Given entries:

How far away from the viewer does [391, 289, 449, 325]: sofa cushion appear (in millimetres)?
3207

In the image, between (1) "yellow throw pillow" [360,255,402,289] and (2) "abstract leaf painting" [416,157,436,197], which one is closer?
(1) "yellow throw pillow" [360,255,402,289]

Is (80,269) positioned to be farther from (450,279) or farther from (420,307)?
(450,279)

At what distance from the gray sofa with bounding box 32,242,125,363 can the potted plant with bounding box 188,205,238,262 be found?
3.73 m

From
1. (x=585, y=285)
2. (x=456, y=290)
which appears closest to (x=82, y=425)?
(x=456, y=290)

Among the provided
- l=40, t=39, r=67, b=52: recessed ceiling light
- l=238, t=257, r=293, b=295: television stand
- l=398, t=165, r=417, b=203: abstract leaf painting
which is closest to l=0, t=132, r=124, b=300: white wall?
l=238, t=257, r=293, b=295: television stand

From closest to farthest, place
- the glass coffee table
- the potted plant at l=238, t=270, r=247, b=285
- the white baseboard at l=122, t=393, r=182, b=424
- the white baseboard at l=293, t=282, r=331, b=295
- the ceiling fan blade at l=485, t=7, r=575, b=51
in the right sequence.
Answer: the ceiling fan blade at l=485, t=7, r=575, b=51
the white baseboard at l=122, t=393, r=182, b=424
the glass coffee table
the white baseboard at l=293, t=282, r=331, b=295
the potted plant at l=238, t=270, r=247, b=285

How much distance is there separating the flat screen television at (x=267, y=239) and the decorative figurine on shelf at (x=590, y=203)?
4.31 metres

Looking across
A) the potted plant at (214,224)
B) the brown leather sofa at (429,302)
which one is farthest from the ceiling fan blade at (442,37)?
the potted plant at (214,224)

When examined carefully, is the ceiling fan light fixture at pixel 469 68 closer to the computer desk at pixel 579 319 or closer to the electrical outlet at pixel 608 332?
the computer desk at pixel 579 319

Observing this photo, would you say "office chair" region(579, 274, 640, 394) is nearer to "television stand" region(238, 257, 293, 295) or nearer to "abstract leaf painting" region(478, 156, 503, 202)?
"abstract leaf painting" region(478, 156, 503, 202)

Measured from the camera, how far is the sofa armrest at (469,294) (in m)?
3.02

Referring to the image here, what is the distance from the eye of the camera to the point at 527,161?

Exercise task: Put the lines of the material above into a numbered list, from the line holding "Measured from the" through the end of the material, inclusive, leaving out blank lines.

Task response:
1. Measured from the camera, how far is the sofa armrest at (469,294) (in m)?
2. 3.02
3. Referring to the image here, what is the distance from the eye of the camera to the point at 527,161?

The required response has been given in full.